I want to solve the TSP problem using a dynamic programming algorithm in Python.The problem is:

• Input: cities represented as a list of points. For example, [(1,2), (0.3, 4.5), (9, 3)...]. The distance between cities is defined as the Euclidean distance.
• Output: the minimum cost of a traveling salesman tour for this instance, rounded down to the nearest integer.

And the pseudo-code is:

Let A = 2-D array, indexed by subsets of {1, 2, ,3, ..., n} that contains 1 and destinations j belongs to {1, 2, 3,...n}
1. Base case:
2.          if S = {0}, then A[S, 1] = 0;
3.          else, A[S, 1] = Infinity.
4.for m = 2, 3, ..., n:   // m = subproblem size
5.    for each subset of {1, 2,...,n} of size m that contains 1:
6.        for each j belongs to S and j != 1:
7.            A[S, j] = the least value of A[S-{j},k]+the distance of k and j for every k belongs to S that doesn't equal to j
8.Return the least value of A[{1,2..n},j]+the distance between j and 1 for every j = 2, 3,...n.

My confusions are:

How to index a list using subset, that is how to implement line 5 in the pseudo-code efficiently.
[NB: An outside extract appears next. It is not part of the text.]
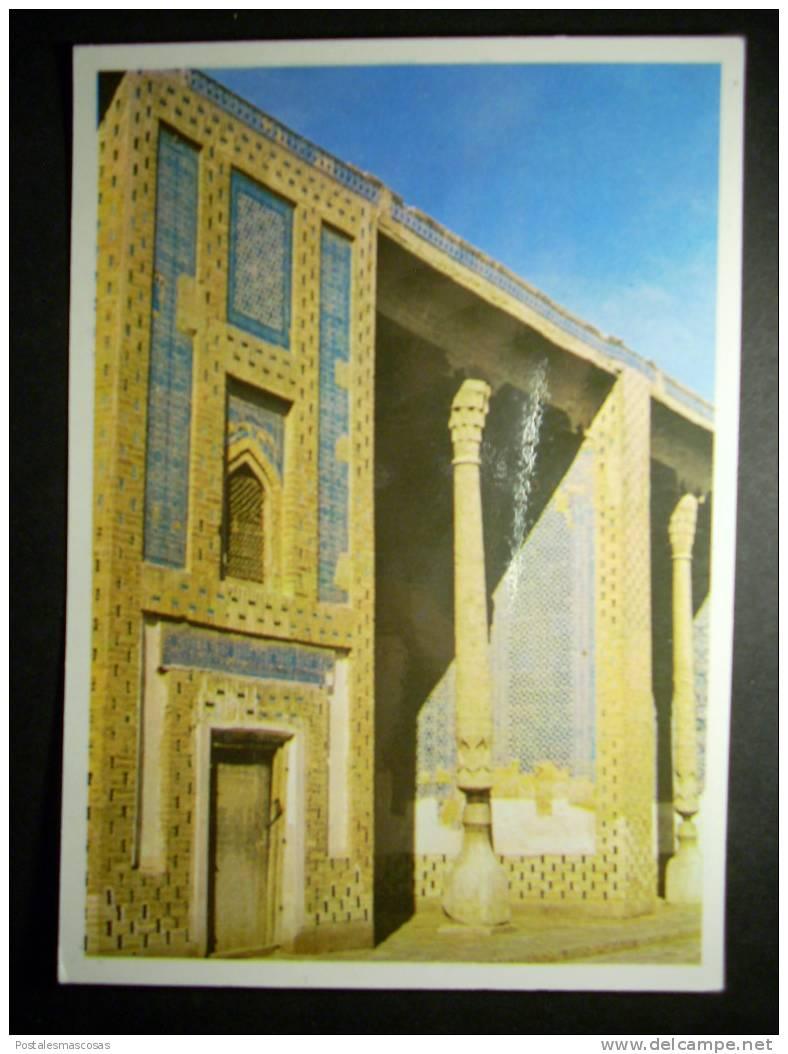 5545 UZBEKISTAN KHIVA CHIWA THE TASH - KHAULI PALACE PALACIO TASH - JAULI AIVANES DEL HAREN AÑOS 70 - TENGO MAS POSTALES - Uzbekistán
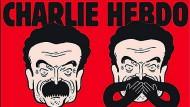 """Nichts sagen, nichts hören, nichts sehen: So zeichnet """"Charlie Hebdo"""" den Journalisten Edwy Plenel."""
You can encode sets as integers: i'th bit of the integer will represent the state of i'th city (i.e. do we take it in the subset or not).
For example, 35₁₀ = 100011₂ will represent cities {1, 2, 6}. Here I count from the rightmost bit, which represents city 1.

In order to index a list using such representation of a subset, you should create 2D array of length 2ⁿ:

# Assuming n is given.
A = [[0 for i in xrange(n)] for j in xrange(2 ** n)]

This comes from the fact that with n-bit integer you can represent every subset of {1, 2, ..., n} (remember, each bit corresponds to exactly one city).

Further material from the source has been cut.